Chega uma hora que as prateleiras do nosso peito já estão arriadas de tanto guardar coisas, enclausurar palavras. A vida não costuma perdoar quem carrega muito peso. É necessário colocar tudo pra fora. Expurgar os excessos. Exorcizar os traumas. Jogar ao vento as folhas secas acumuladas no último outono.
Pago insultos com silêncios. Responder ofensa é abrir crediário com juros alto.

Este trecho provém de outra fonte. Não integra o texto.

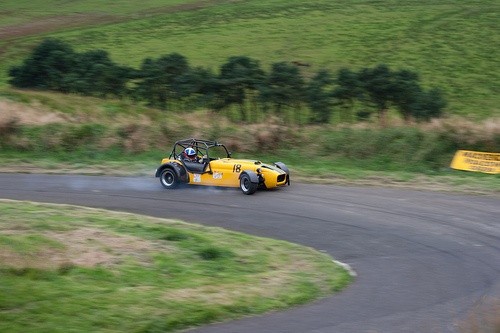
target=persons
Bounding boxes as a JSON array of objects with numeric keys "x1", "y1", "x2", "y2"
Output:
[{"x1": 183, "y1": 147, "x2": 207, "y2": 164}]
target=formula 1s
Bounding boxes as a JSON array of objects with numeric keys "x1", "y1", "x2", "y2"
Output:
[{"x1": 154, "y1": 139, "x2": 291, "y2": 195}]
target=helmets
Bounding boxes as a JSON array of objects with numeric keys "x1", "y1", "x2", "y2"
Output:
[{"x1": 184, "y1": 147, "x2": 196, "y2": 159}]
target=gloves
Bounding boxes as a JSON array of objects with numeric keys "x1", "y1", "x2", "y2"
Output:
[
  {"x1": 199, "y1": 158, "x2": 203, "y2": 163},
  {"x1": 203, "y1": 154, "x2": 207, "y2": 158}
]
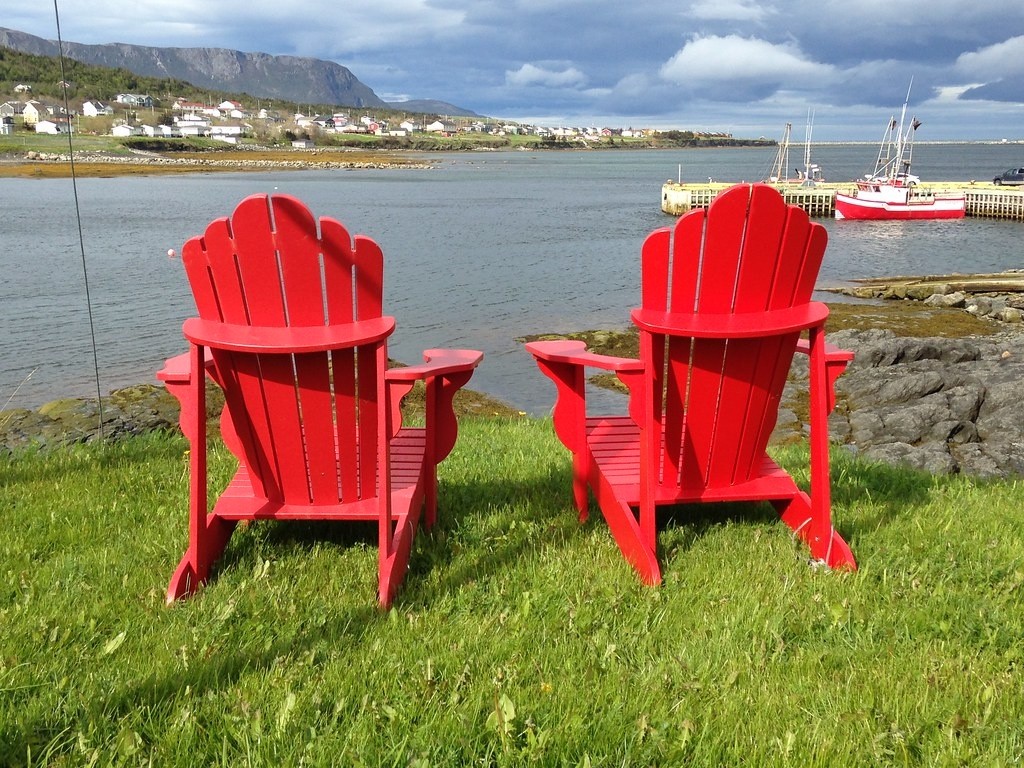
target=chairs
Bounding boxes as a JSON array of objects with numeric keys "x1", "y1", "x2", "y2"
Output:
[
  {"x1": 524, "y1": 181, "x2": 858, "y2": 584},
  {"x1": 154, "y1": 191, "x2": 483, "y2": 614}
]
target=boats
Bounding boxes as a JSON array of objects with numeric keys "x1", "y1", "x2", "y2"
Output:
[
  {"x1": 761, "y1": 163, "x2": 825, "y2": 183},
  {"x1": 834, "y1": 74, "x2": 967, "y2": 221}
]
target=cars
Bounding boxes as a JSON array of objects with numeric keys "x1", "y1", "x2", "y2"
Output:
[{"x1": 874, "y1": 172, "x2": 920, "y2": 186}]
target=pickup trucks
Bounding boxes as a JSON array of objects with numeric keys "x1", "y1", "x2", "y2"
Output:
[{"x1": 993, "y1": 168, "x2": 1024, "y2": 188}]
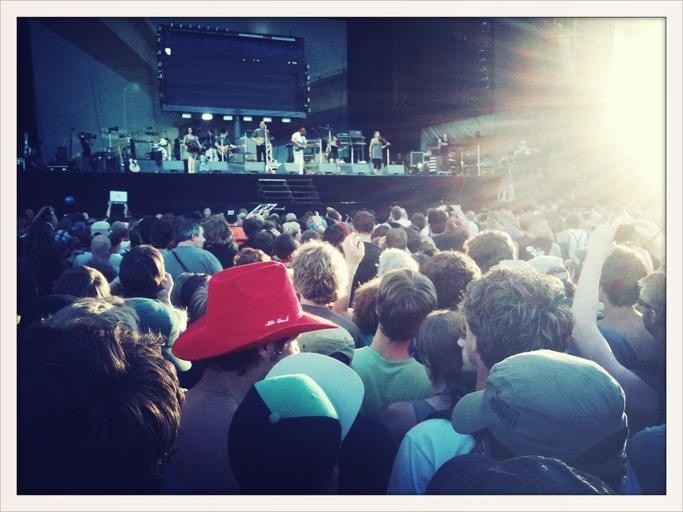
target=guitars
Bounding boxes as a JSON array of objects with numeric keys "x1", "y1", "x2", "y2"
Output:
[
  {"x1": 255, "y1": 137, "x2": 274, "y2": 146},
  {"x1": 218, "y1": 145, "x2": 241, "y2": 154},
  {"x1": 129, "y1": 143, "x2": 140, "y2": 172}
]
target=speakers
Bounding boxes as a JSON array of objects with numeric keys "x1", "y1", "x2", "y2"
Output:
[
  {"x1": 131, "y1": 139, "x2": 147, "y2": 160},
  {"x1": 384, "y1": 165, "x2": 404, "y2": 176},
  {"x1": 162, "y1": 161, "x2": 183, "y2": 173},
  {"x1": 343, "y1": 163, "x2": 371, "y2": 176},
  {"x1": 411, "y1": 152, "x2": 424, "y2": 172},
  {"x1": 316, "y1": 163, "x2": 336, "y2": 174},
  {"x1": 207, "y1": 161, "x2": 227, "y2": 173},
  {"x1": 244, "y1": 162, "x2": 264, "y2": 172},
  {"x1": 279, "y1": 163, "x2": 298, "y2": 174},
  {"x1": 58, "y1": 147, "x2": 68, "y2": 165}
]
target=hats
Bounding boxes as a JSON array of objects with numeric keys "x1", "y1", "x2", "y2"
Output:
[
  {"x1": 172, "y1": 261, "x2": 339, "y2": 361},
  {"x1": 228, "y1": 352, "x2": 364, "y2": 493},
  {"x1": 426, "y1": 454, "x2": 614, "y2": 495},
  {"x1": 452, "y1": 349, "x2": 628, "y2": 474},
  {"x1": 297, "y1": 314, "x2": 355, "y2": 364}
]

Quanto tempo que não passo por aqui, to até assustada! Boa noite
Assustada pq? Boa noite!
Necrose
Chega uma hora que parece que estamos em um pântano atolados até o pescoço. Nada que façamos adianta mais. Nada que digamos pode reverter a situação. Sua imagem flácida e esquizofrênica perante o outro só fica mais retorcida. Você é um esquecimento apodrecendo. Um cigarro intragável. Um caminhão que só derrapa ao tentar dizer algo que possa salvar o relacionamento. Mas tudo cai no vazio. Esforços, súplicas, frases feitas, “eu ainda te amo”, “fica mais um pouco” soam como xingamento e repelente. Chega uma hora que você fica necrosando no peito dos outros. Pedro Machado
Tenho escrito sobre fracasso e isso tem despertado a atenção das pessoas. Esse lance de falar que tudo é sucesso é muito irreal. Viajante demais. Sabemos que nem tudo dá certo. Sabemos dos tropeços, do tiro que masca e dos relacionamentos abusivos. Sabemos dos copos vazios e da solidão num domingo a noite. Sabemos das falhas genéticas, dos amigos depressivos, da aids consumindo a África e dos crimes ambientais das grandes corporações. Estou pensando em ser coach do fracasso. Fazer o caminho inverso. Somente escrever coisas indesejadas e que não passam no comercial da TV. O mundo está mais para a falência do que para alta em bolsas de valores. Nós insistimos no paraíso mas somos dívida ativa. Fiquei ontem pensando em como tirar meu nome do SPC e comprar meu Chevette 1992.
Pedro Machado
Ontem fui a um evento de empresários. Comida boa. Música ao vivo de excelente qualidade. Mas ninguém levantou da mesa para dançar. Aí pensei que o dinheiro abre lojas e compra carros mas enrijece a alma.
Pedro Machado
Preencha-te mas com qual substância mesmo?
Quadris
Visitar seus avós e presenciar deus fazendo malabarismo ouvir histórias de seu pai e outros parentes saber que um tio distante faleceu que o atrito dos ossos maltrata sua tia conversar sobre cubos mágicos com seu primo de 13 anos onda oitentista cheia de truques mergulhar nas memórias de pé de acerola e balanço na varanda o tempo é cruel demais com a gente enrijece as coisas, as pessoas, os quadris. Pedro Machado
Vamos fingindo demência com a indiferença alheia. Empurrando rusgas, atritos e aborrecimentos com a barriga. Vamos procrastinando as mágoas que um dia se tornarão lembranças em papel almaço ou em asilos escondidos de todos os olhos. Vamos acariciando as depressões e todas as outras misérias de nossa sociabilidade torta. Estamos envelhecendo e as ressacas estão cada dia mais amargas e as drogas só ficam mais ruins. A pureza se foi. Agora é só mistura de bicarbonato de sódio com ácido bórico nos pulmões. Cigarros falsificados. Carnes com papelão. Verduras, frutas e legumes mergulhados no veneno. Vamos postergando as tristezas. Vamos nos anestesiando contra as covardias. Mas tive uma ideia. Vou chamar meus ex amores e desafetos para assistir ao nascimento de tartarugas. Ver o sol brilhar e o mar engolir pequenos seres. Sinto que essa é a hora perfeita para o perdão. Quando faltam palavras e sobram esperanças.
Pedro Machado
Ácido
A privada entupiu. Ranquei uma das folhas de meu caderno cheio de lirismo, amassei e joguei lá naquela merda toda. Pronto. Resolvido. Tem poema que é muito ácido e serve para desentupir e abrir caminhos.
Pedro Machado
Nuclear
A discussão ontem na aula de iluminação foi sobre a propensão humana ao desenvolvimento do câncer. Pensei nos poemas que escrevi nesses últimos meses. Um mais cancerígeno que o outro. Escrever tomando por base ressentimentos é manter uma usina nuclear no peito.